Berlin today is a very positive and cheerful city. There is so much to see and do that it is easy for a visitor to avoid the negative aspects of Berlin and German history. Many people I know avoid to visit one place that was, to me, one of the highlights of my trip to Berlin: The Jewish Museum. I warn you, it is a mistake to miss this place!
Berlin today is a very cheerful and nice city. Its position in Europe and its past made it nowadays a truly cosmopolitan city. You can easily spend two weeks in Berlin, having the time of your life without paying much attention to its history. I know many people who rather not remember the dark moments of Berlin history when visiting this pleasant city and I understand. But there is one thing you can not miss, even if it will make you remember one of the worst moments of the history of humanity, the Holocaust. You MUST visit the Jewish Museum.
The Jewish Museum first got my attention because of the weird shape of the building. It was only when I visited it that I understood the museum is made of actually two buildings, an older one and a modern one, connected to each other.
The zigzag-shaped modern grey building was made by the architect Daniel Libeskind and it hosts the part of the museum dedicated to the Holocaust. The main attraction of the museum, the weird yet very impressive architecture of Libeskind, also hosts the part of history people don’t want to remember. Yet, to me, it is the best part of the whole museum.
What Libeskind tried to do — and I think he really achieved it — was to produce some kind of discomfort to the visitors that walk the long, dark corridors, seeing the belongings of the Jewish people that got arrested (or even worse). Wandering in this dark place and reading about the horrible stories can put a sad feeling to anyone, but there is a small detail that makes the whole experience even weirder: the building is slightly leaned. You just wont notice, it is very subtle… but you will feel there is something weird going on and a feeling of discomfort.

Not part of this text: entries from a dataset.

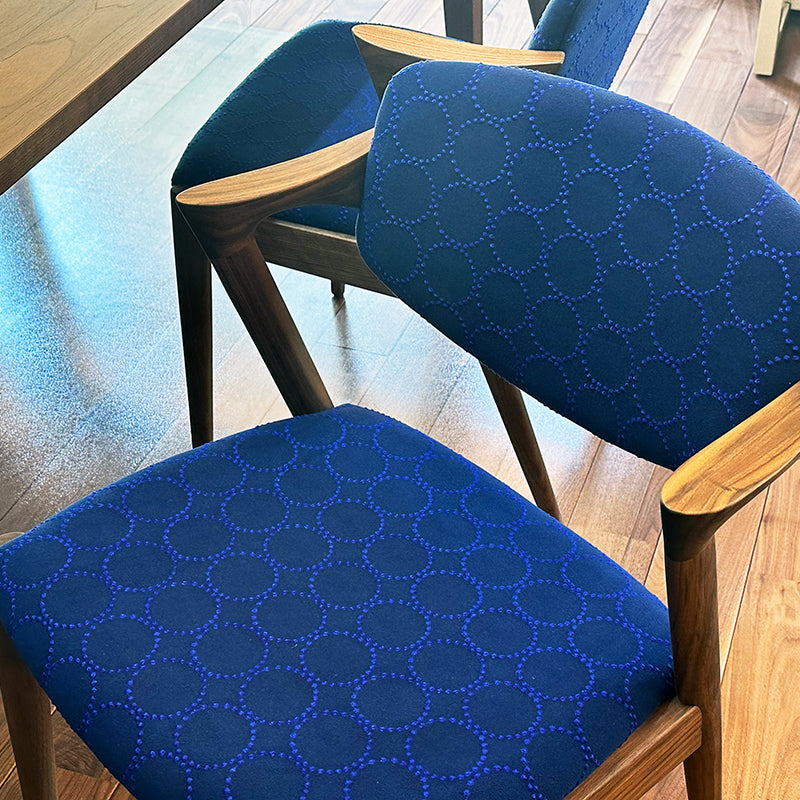 ♥数量限定♥⭐椅子張り用高級生地⭐タンバリンdop＆choucho ミナペルホネン チェアパッド＆座布団カバー 受注制作 その他インテリア雑貨ひつじのᗰOᑕO ◌ ᕼᗩᑎᗞᗰᗩᗞᕮ 通販 18277028Creema クリーマ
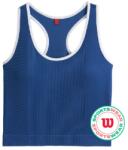 Wilson Everyday Brami Top - royal blue - Albastru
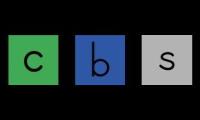 Thumbnail of Have Fun Teaching Word CBS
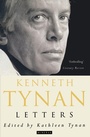 Cover: Tynan Letters - Vintage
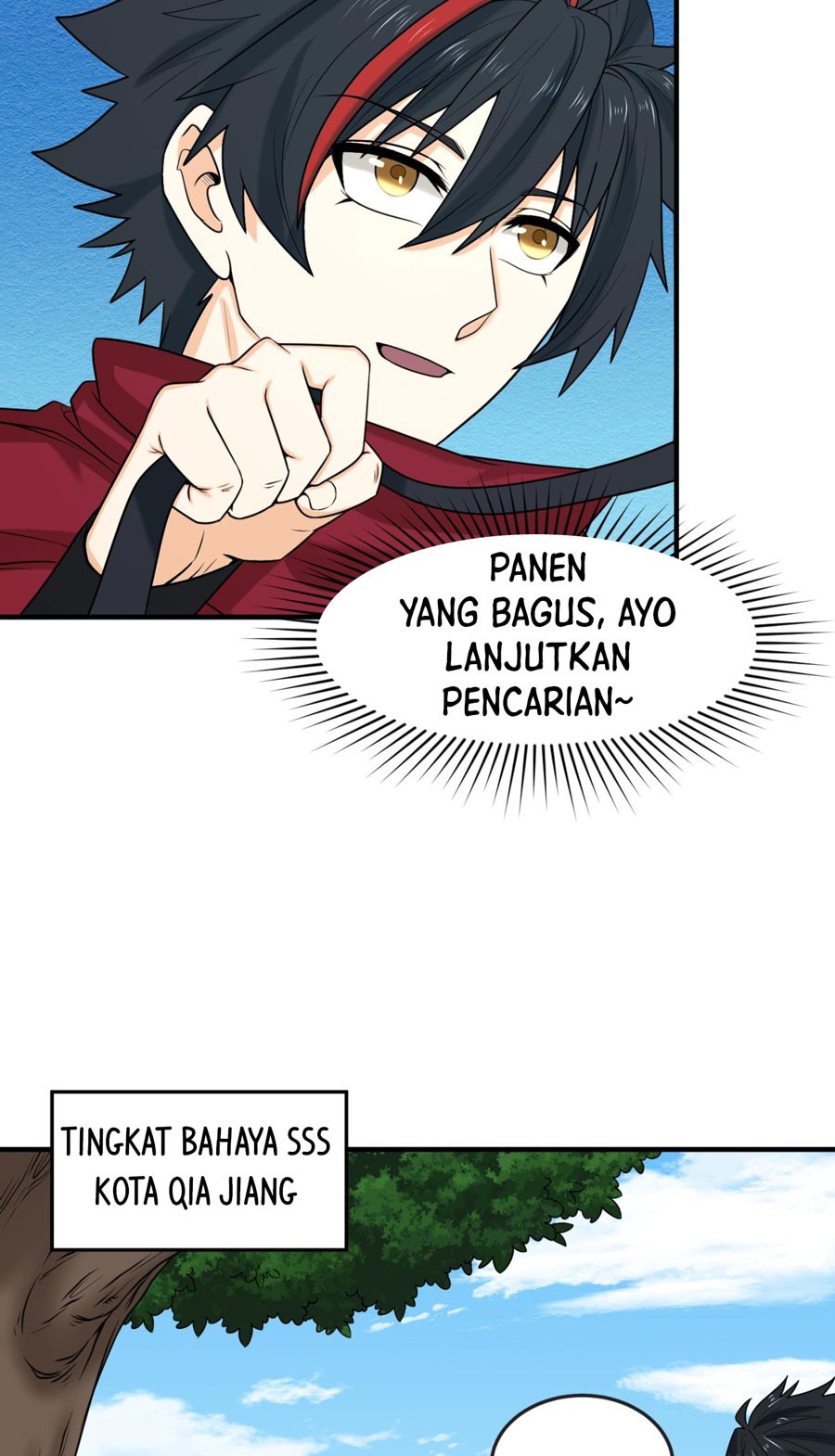 Halaman 77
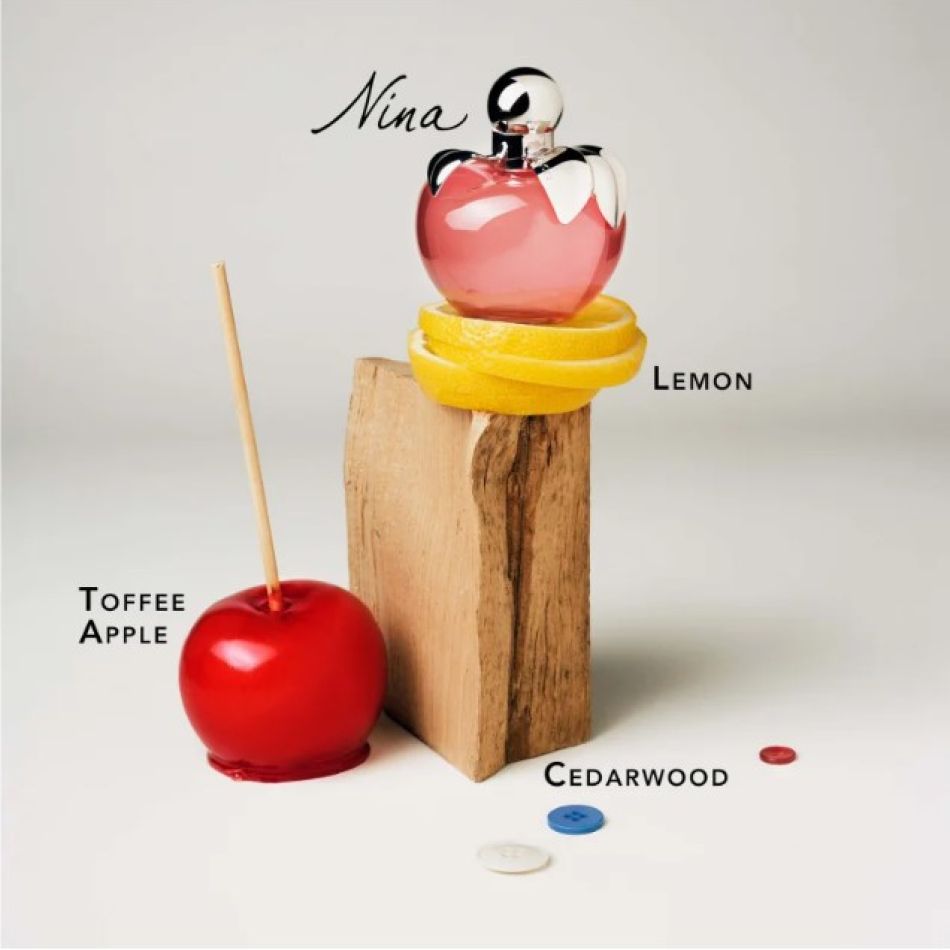 Parfumuri de primăvară care îți trezesc simțurile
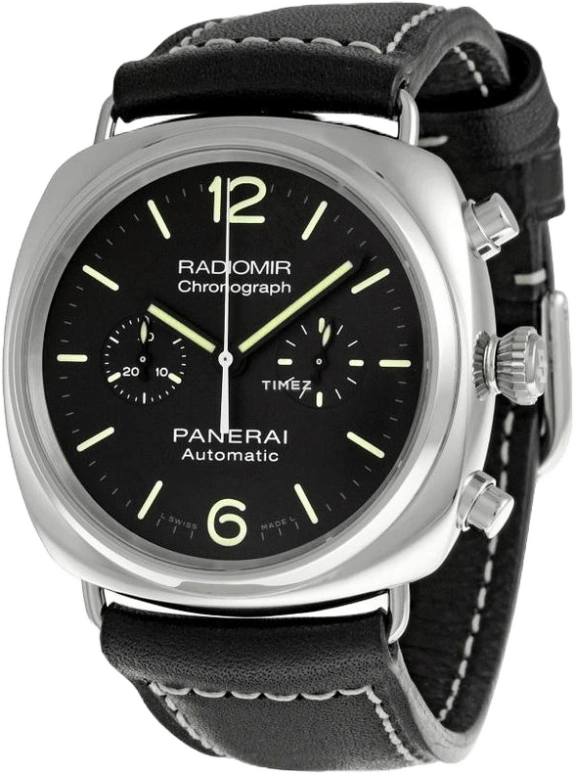Panerai Radiomir PAM00369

I personally knew of this already, that was why this place was on the top of my things-not-to-miss-in-Berlin list.
Walking through the dark corridors where the visit to the Jewish Museum starts (they are actually three axes: the Axis of Continuity, the Axis of Emigration, and the Axis of the Holocaust), I read some stories about the people that lived those horrible times. Stories about children are the ones that touched me the most. One I will never forget is one close to the heart of every lomographer: the story of the photograph that a little Jewish boy took of his parents while they were packing to run away. Later, the camera was taken by the Nazis but he managed to save the film, so you can see the picture in the museum.
After a while in this dark and uncomfortable place, visiting a garden outside seems like a good idea. But the Garden of Exile in no common garden. First, it is made of 49 concrete parallelepiped and you can barely see the olive trees in top of it. But that is not all. According to the architect, the idea behind this garden is “to completely disorient the visitor.” And it sure does! The garden is not slightly leaned like the rest of the building, it is VERY inclined (12º, to be more precise). Yet, again… you can’t tell. Visually, I mean, it looks like a perfectly straight place. But, why did I feel like I was falling?! Many people won’t appreciate the experience, I guess. Well, I loved it! Be careful though, I think some people can actually feel very disoriented and even fall in this place.
Continuing the visit between the lines and voids of Libeskind’s building, you will encounter Menashe Kadishman installation, Shalechet (Fallen Leaves). About 10.000 iron faces are displayed in the ground of the Memory Void and you can actually walk over them. Again, a bit of a weird feeling as all the faces have a suffering expression. The sound produced by the people walking over the iron faces and making them clang is a very impressive part of the experience too.
The visit to the modern part of the museum ends with the stairs that connect it to the old building, the Court of Justice built in 1735 that hosts the exhibition Two Millennia of German Jewish History. EVERY single aspect of the Jewish culture, I believe, is displayed here. I mean, there is no way a normal human being is able to see and learn everything that is shown here. I would probably visit this museum more than once if I had the opportunity. This huge exhibition, although may tire you for the rest of the day, is quite informative and interactive, the kind of exhibition I appreciate. But it is just too much! One thing I wont forget, though, are the kosher gummy bears!
After this visit, everyone deserves a rest. The garden just outside the Glass Courtyard is the right place to do it if you visit Berlin on a warm Spring week like I did.
There is just one thing I should warn you about your trip to the Jewish Museum Berlin, especially if you are a lomographer: you will never take a straight picture in your life again!